The single-valued root function is discontinuous along it's branch cut but the multivalued root function $\sqrt{z}$ is differentiable (locally) everwhere except at zero. Yeah, I know, the single-valued and multi-valued one look the same.

Branch-cuts are a consequence of the complex log function and the requirements for functions to have single-values for many applications in math.

I should have written $\log(z)=ln|r|+i\arg(t)$ and for any function f(z) we can write it's real and complex component as :

$$f(z)=u(r,\theta)+iv(r,\theta)$$

then the imaginary component of log(z) is $u(r,\theta)=\theta$. Ok, if you plot $u(r,\theta)$as a function of the two variables r and theta, you'll get the helicoid.

Last edited: Nov 20, 2011
6. Nov 20, 2011

### Poopsilon

Ahhhh I see. Ok I see what you mean about the log function being implicit within the nth root functions. And I also understand that the log function in the complex plane is the inverse of the exponential function which is not injective (since it gives the same output for every 2π increase/decrease in period). But even the the identity function f(z)=r*exp(iθ) gives the same output for every 2π increase/decrease in its period, thus I still can't figure out what's so special about the inverse of exp(z).

7. Nov 21, 2011

### jackmell

8. Nov 21, 2011

### Bacle2

I think the multivaluedness here also has to see with the periodicity of the sin and cos functions, and the polar form z=rcosθ+isinθ=rcos(θ+2nπ)+isin(θ+2nπ) , which is what the logz gives you, so that you get a countably-infinite-to-1 representation of a complex number
every time you use a log, or a polar representation.
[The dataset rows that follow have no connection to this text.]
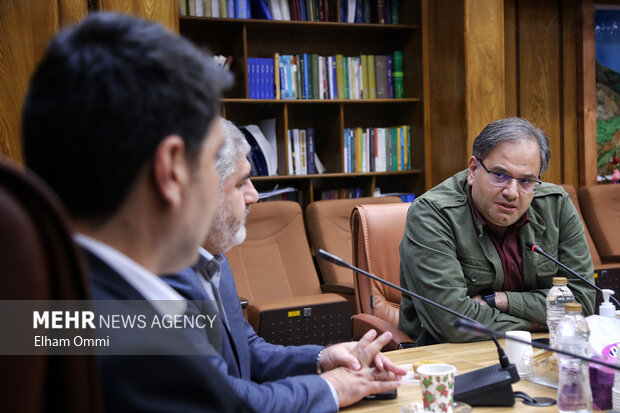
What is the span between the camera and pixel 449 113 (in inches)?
182

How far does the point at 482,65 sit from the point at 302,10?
134 centimetres

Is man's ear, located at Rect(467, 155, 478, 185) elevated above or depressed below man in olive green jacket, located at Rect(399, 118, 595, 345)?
above

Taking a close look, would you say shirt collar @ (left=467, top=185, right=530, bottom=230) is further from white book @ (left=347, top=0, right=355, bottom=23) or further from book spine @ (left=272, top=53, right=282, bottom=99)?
white book @ (left=347, top=0, right=355, bottom=23)

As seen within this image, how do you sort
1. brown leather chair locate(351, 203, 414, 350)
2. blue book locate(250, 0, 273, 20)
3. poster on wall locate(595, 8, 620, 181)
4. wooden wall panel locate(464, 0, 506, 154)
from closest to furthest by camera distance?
brown leather chair locate(351, 203, 414, 350) < blue book locate(250, 0, 273, 20) < wooden wall panel locate(464, 0, 506, 154) < poster on wall locate(595, 8, 620, 181)

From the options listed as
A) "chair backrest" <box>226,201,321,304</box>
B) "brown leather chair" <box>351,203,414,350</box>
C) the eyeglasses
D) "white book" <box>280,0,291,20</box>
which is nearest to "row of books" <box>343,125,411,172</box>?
"chair backrest" <box>226,201,321,304</box>

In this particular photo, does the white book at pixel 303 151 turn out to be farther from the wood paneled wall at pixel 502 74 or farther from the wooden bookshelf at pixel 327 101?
the wood paneled wall at pixel 502 74

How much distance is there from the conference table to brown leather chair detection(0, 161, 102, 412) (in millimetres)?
932

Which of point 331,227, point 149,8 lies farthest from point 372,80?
point 149,8

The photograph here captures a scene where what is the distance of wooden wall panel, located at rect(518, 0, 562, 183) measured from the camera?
519 cm

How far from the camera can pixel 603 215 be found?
472cm

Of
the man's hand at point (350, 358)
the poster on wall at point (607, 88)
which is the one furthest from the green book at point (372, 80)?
the man's hand at point (350, 358)

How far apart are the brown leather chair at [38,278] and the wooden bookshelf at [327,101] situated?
3.80 m

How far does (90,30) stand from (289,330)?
2.61 meters

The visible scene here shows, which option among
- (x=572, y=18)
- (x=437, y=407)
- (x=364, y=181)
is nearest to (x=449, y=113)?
(x=364, y=181)
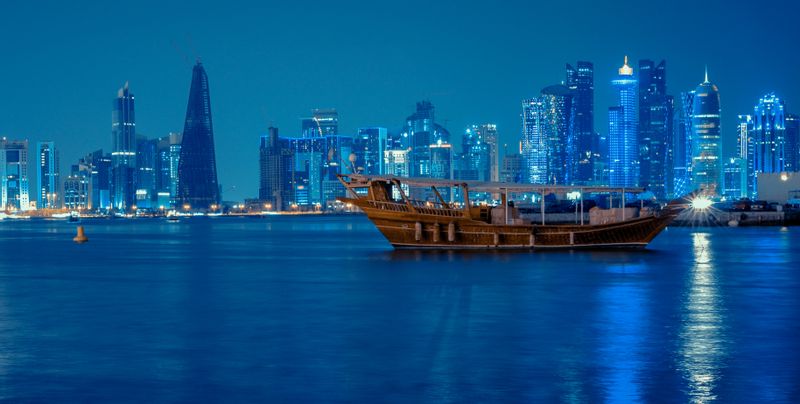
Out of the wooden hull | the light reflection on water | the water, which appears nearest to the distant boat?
the wooden hull

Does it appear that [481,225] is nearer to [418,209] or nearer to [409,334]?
[418,209]

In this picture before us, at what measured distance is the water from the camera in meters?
19.4

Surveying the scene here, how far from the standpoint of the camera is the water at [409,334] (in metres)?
19.4

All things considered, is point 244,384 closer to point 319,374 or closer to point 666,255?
point 319,374

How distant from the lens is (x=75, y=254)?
7631 cm

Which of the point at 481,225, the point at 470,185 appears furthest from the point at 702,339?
the point at 470,185

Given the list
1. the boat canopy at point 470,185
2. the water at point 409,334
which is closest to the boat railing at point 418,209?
the boat canopy at point 470,185

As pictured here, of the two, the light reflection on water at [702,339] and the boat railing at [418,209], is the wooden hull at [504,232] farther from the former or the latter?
the light reflection on water at [702,339]

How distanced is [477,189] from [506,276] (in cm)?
1985

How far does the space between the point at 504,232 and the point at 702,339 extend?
3911 cm

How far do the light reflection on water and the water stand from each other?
71 millimetres

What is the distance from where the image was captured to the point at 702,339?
25422 millimetres

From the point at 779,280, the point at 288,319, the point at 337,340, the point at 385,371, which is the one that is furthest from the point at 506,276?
the point at 385,371

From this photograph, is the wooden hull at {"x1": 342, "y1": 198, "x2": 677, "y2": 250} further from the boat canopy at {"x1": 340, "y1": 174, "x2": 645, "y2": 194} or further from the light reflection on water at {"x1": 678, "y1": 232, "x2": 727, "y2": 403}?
the light reflection on water at {"x1": 678, "y1": 232, "x2": 727, "y2": 403}
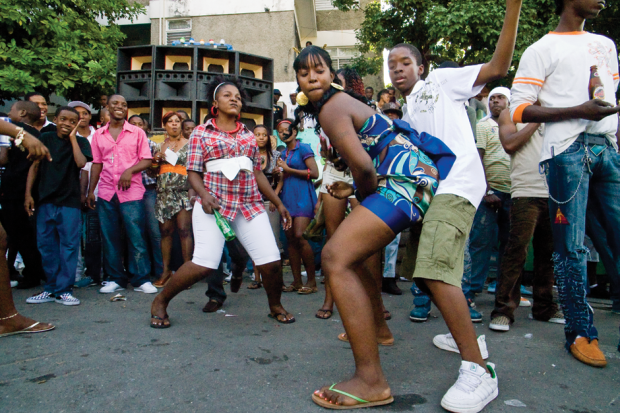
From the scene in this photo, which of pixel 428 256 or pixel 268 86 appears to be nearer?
pixel 428 256

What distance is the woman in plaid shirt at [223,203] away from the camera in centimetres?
377

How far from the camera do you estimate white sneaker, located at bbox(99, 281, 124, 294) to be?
5.28 m

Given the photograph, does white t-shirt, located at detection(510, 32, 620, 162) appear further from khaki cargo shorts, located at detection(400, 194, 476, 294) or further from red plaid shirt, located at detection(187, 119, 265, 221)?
red plaid shirt, located at detection(187, 119, 265, 221)

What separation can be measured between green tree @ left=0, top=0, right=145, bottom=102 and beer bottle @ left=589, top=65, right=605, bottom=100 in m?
12.5

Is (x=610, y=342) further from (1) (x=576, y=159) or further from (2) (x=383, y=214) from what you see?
(2) (x=383, y=214)

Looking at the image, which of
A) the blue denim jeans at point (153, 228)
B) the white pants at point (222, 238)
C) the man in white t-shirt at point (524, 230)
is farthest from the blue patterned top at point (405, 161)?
the blue denim jeans at point (153, 228)

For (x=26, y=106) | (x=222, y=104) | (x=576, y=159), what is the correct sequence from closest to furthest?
1. (x=576, y=159)
2. (x=222, y=104)
3. (x=26, y=106)

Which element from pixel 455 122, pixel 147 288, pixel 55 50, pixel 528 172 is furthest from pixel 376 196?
pixel 55 50

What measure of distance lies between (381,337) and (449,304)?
1079 millimetres

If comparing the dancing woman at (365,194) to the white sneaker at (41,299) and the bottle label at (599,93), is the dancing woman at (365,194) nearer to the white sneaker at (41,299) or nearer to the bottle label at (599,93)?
the bottle label at (599,93)

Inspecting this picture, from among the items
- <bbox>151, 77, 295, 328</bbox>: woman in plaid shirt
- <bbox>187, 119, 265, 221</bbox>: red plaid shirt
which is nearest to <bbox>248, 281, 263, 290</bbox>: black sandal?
<bbox>151, 77, 295, 328</bbox>: woman in plaid shirt

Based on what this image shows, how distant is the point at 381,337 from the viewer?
10.9ft

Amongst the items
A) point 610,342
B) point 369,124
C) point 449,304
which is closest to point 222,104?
point 369,124

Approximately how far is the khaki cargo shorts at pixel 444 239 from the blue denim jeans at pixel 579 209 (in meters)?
0.94
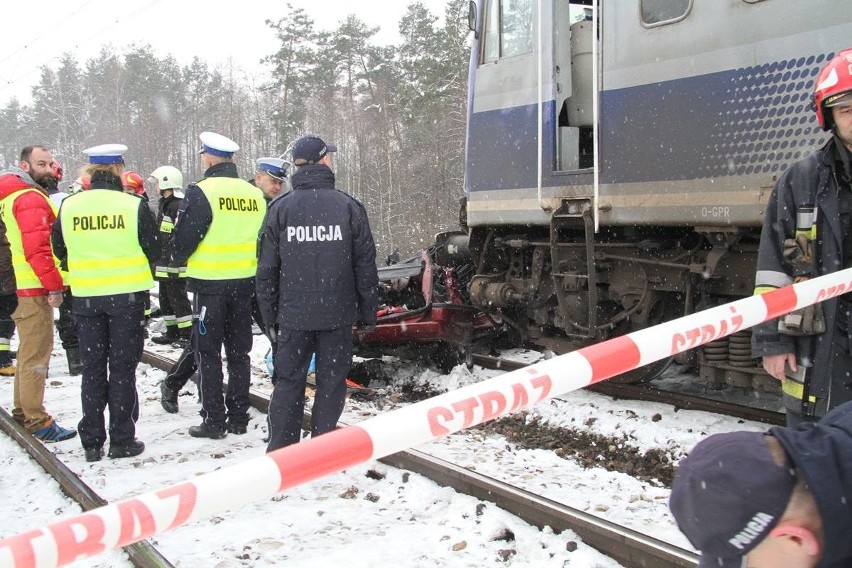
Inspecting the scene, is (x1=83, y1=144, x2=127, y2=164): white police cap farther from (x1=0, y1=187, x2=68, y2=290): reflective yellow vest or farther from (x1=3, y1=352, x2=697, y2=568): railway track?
(x1=3, y1=352, x2=697, y2=568): railway track

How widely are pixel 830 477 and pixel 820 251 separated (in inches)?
67.0

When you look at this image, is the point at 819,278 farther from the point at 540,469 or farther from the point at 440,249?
the point at 440,249

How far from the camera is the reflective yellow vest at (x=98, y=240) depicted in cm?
472

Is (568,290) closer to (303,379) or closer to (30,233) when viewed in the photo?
→ (303,379)

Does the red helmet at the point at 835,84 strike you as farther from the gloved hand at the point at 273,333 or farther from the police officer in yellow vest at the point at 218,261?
the police officer in yellow vest at the point at 218,261

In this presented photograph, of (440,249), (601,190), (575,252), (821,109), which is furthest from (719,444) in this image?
(440,249)

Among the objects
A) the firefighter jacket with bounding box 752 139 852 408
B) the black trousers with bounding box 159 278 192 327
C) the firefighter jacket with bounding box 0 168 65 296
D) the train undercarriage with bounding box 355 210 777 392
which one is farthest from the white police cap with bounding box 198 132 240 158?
the firefighter jacket with bounding box 752 139 852 408

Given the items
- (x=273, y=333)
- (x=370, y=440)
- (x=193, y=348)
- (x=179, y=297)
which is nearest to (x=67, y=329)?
(x=179, y=297)

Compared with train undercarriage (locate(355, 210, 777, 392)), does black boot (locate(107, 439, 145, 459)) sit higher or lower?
lower

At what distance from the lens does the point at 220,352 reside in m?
5.23

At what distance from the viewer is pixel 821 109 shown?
8.68 feet

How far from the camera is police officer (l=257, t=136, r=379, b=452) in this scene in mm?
4348

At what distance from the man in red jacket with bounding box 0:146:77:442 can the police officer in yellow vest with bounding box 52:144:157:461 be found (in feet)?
1.71

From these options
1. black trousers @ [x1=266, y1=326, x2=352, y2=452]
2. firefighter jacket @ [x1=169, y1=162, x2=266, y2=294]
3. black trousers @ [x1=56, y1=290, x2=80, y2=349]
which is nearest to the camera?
black trousers @ [x1=266, y1=326, x2=352, y2=452]
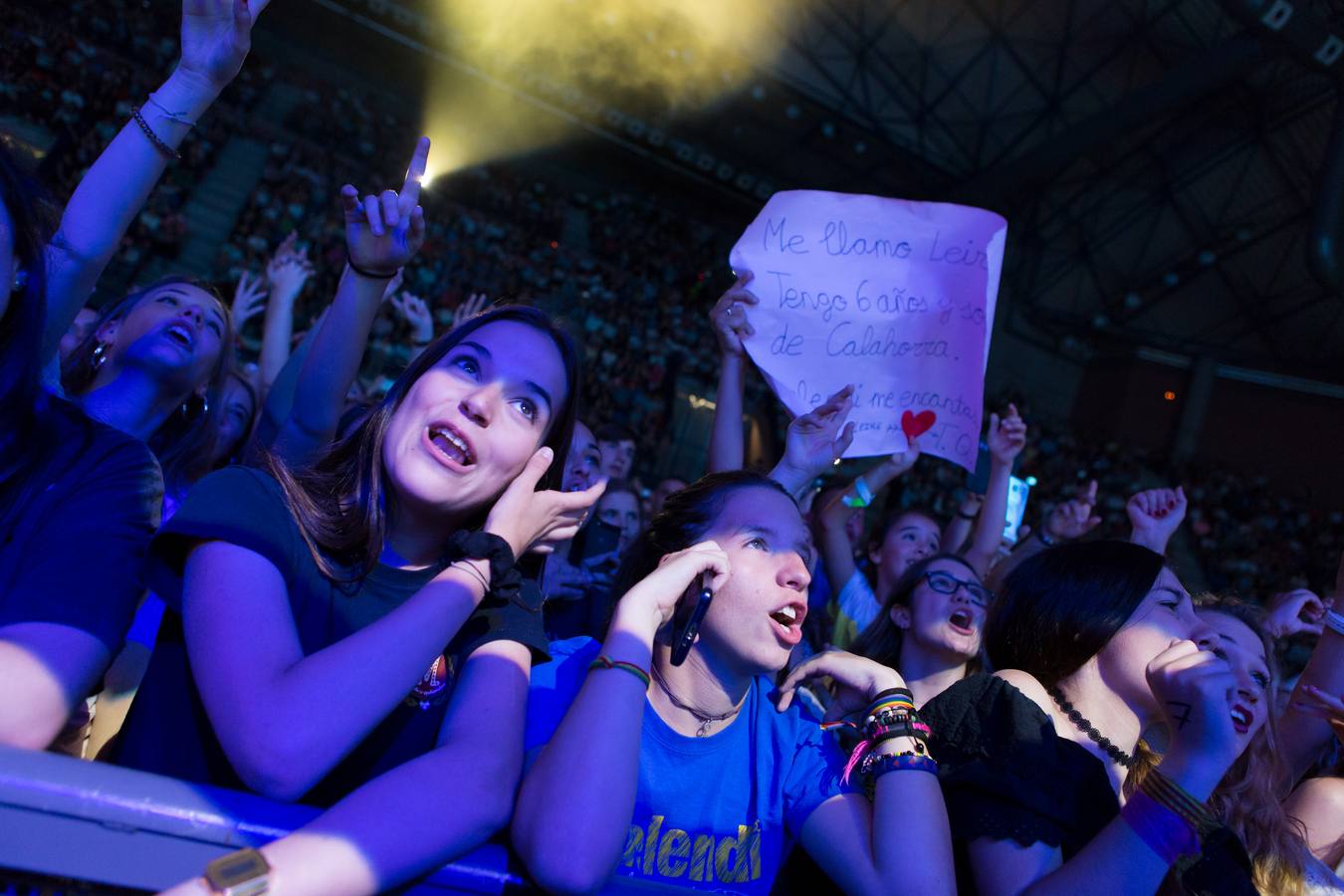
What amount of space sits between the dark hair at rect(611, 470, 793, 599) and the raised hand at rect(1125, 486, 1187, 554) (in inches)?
71.2

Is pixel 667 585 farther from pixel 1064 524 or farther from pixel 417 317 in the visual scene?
pixel 1064 524

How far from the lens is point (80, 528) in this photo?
48.9 inches

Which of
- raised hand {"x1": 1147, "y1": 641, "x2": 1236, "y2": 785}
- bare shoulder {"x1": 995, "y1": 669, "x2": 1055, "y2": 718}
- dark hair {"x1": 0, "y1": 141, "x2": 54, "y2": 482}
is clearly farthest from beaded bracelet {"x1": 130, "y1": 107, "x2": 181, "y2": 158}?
raised hand {"x1": 1147, "y1": 641, "x2": 1236, "y2": 785}

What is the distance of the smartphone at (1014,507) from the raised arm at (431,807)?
3405mm

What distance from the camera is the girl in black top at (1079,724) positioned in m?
1.52

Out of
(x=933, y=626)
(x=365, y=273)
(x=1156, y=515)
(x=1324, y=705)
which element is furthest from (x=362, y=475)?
(x=1156, y=515)

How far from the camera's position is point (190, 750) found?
120 centimetres

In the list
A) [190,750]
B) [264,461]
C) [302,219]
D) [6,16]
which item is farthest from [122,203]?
[6,16]

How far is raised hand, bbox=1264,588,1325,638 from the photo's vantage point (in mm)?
3254

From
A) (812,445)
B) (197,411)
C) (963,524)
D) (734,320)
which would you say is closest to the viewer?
(197,411)

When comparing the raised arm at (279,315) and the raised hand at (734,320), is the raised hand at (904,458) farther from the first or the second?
the raised arm at (279,315)

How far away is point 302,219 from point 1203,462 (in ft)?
53.5

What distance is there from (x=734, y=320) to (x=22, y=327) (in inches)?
76.1

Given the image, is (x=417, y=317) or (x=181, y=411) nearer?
(x=181, y=411)
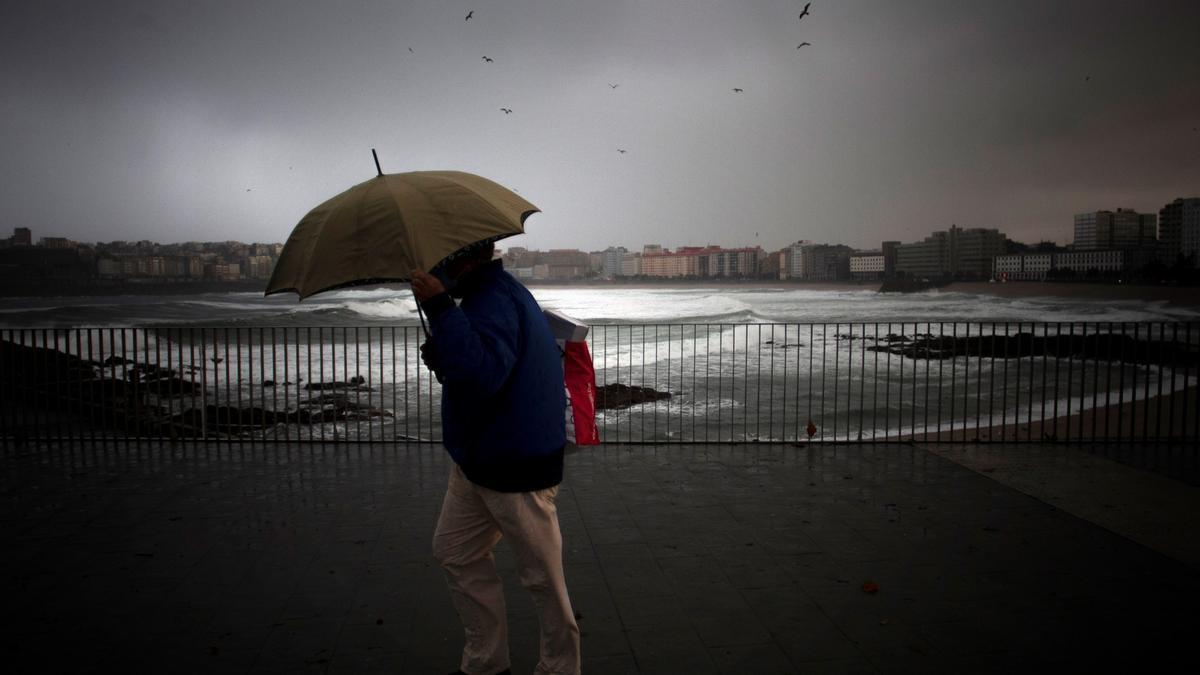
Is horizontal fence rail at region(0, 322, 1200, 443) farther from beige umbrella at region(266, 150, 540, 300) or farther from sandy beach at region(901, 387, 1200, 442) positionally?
beige umbrella at region(266, 150, 540, 300)

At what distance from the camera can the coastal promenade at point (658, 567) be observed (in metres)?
3.27

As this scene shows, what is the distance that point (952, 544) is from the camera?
4.68 metres

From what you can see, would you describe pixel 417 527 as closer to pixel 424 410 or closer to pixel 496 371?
pixel 496 371

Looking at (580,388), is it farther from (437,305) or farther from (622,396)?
(622,396)

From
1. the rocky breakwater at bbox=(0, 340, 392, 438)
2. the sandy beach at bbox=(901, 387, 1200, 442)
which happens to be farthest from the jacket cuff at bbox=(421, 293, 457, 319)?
the rocky breakwater at bbox=(0, 340, 392, 438)

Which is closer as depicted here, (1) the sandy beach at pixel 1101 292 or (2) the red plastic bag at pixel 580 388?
(2) the red plastic bag at pixel 580 388

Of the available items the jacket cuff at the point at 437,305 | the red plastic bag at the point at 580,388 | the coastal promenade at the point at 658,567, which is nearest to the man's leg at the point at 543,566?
the red plastic bag at the point at 580,388

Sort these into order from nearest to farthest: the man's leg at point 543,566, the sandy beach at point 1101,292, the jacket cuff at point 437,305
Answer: the jacket cuff at point 437,305 → the man's leg at point 543,566 → the sandy beach at point 1101,292

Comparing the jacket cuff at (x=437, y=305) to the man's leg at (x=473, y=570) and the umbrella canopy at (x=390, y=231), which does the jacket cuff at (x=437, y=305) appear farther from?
the man's leg at (x=473, y=570)

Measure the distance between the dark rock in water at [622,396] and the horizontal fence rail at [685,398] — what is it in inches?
2.5

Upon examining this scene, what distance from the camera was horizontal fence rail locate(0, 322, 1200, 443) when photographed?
828 cm

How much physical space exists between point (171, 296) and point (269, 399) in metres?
58.1

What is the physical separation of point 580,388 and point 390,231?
1102 mm

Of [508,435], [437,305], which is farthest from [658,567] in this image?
[437,305]
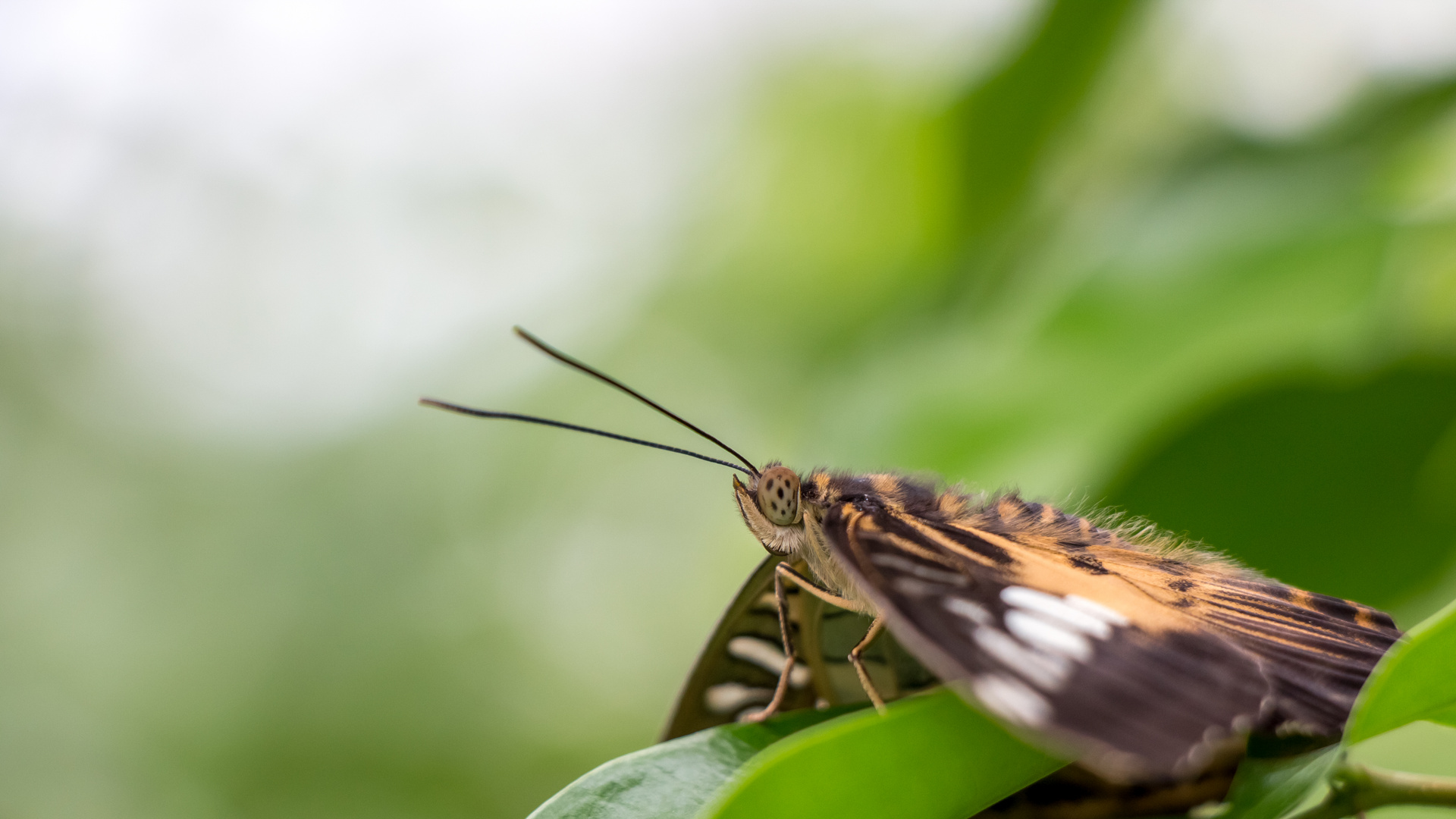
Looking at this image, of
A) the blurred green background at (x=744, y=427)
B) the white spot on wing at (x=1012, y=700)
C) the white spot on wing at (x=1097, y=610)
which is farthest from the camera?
the blurred green background at (x=744, y=427)

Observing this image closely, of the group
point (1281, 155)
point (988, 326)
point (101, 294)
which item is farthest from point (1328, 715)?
point (101, 294)

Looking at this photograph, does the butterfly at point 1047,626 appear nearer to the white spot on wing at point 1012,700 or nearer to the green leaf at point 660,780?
the white spot on wing at point 1012,700

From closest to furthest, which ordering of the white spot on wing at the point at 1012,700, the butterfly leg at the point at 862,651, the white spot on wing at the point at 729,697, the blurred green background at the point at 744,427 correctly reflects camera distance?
the white spot on wing at the point at 1012,700
the butterfly leg at the point at 862,651
the white spot on wing at the point at 729,697
the blurred green background at the point at 744,427

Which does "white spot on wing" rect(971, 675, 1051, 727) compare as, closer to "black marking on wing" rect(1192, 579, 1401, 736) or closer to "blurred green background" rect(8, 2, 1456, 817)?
"black marking on wing" rect(1192, 579, 1401, 736)

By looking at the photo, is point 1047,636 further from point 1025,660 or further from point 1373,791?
point 1373,791

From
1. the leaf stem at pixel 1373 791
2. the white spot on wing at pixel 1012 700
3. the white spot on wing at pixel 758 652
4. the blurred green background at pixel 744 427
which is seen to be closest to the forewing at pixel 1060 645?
the white spot on wing at pixel 1012 700

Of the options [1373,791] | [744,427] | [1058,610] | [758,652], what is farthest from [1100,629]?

But , while you cannot get a global inverse, you can still get many local inverses (if f'(z)±0 ) called logθ , and each of these inverses is a branch, where you have a unique, consistent, polar representation in a range [θ,θ+2π) , with the openness on the right to prevent periodicity from creeping-in .

Notice too, that because of the fundamental theorem of algebra, all polynomials of degree higher-than-one are many-to-one; only entire biholomorphic maps are of the type az+b.